Example 6.5 Find the base and the height of a triangle whose base is three inches more than twice its height and whose area is \(5\) square inches. Round your answer to the nearest tenth of an inch.

Solution.

  1. We may suppose the height is \(x\) inches. The base can be expressed as \(2x+3\) inches.
  2. By the area formula for a triangle, we have an equation. \[\frac12 x(2x+3)=5.\]
  3. Rewrite the equation in \(ax^2+bx+c=0\) form. \[ \begin{aligned} x(2x+3)&=10\\ 2x^2+3x-10&=0. \end{aligned} \]
  4. By the quadratic formula, we have \[ x=\frac{-3\pm\sqrt{3^2-4\cdot 2\cdot (-10)}}{2\cdot 2}=\frac{-3\pm \sqrt{89}}{4}. \]

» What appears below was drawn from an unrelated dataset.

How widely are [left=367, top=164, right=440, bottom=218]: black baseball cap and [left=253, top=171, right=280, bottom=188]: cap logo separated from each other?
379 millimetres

Since \(x\) can not be negative, \(x=\frac{-3+\sqrt{89}}{4}\approx 1.6\) and \(2x+3\approx 6.2\). The height and base of the triangle are approximately \(1.6\) inches and 6.2 inches respectively.

6.4 Practice

Problem 6.1 Solve the quadratic equation by the square root property.

  1. \(2x^2-6=0\)
  2. \((x-3)^2=10\)
  3. \(4(x+1)^2+25=0\)

Problem 6.2 Solve the quadratic equation by completing the square.

  1. \(x^2+x-1=0\)
  2. \(x^2+8x+12=0\)
  3. \(3x^2+6x-1=0\)

Problem 6.3 Determine the number and the type of solutions of the given equation.

  1. \(x^2+8x+3=0\)
  2. \(3x^2-2x+4=0\)
  3. \(2x^2-4x+2=0\)

Problem 6.4 Solve using the quadratic formula.

  1. \(x^2+3x-7=0\)
  2. \(2x^2=-4x+5\)
  3. \(2x^2=x-3\)

Problem 6.5 Solve using the quadratic formula.

  1. \((x-1)(x+2)=3\)
  2. \(2x^2-x=(x+2)(x-2)\)
  3. \(\frac12 x^2+x= \frac13\)

Problem 6.6 A triangle whose area is \(7.5\) square meters has a base that is one meter less than triple the height. Find the length of its base and height. Round to the nearest hundredth of a meter.

Problem 6.7 A rectangular garden whose length is \(2\) feet longer than its width has an area 66 square feet. Find the dimensions of the garden, rounded to the nearest hundredth of a foot.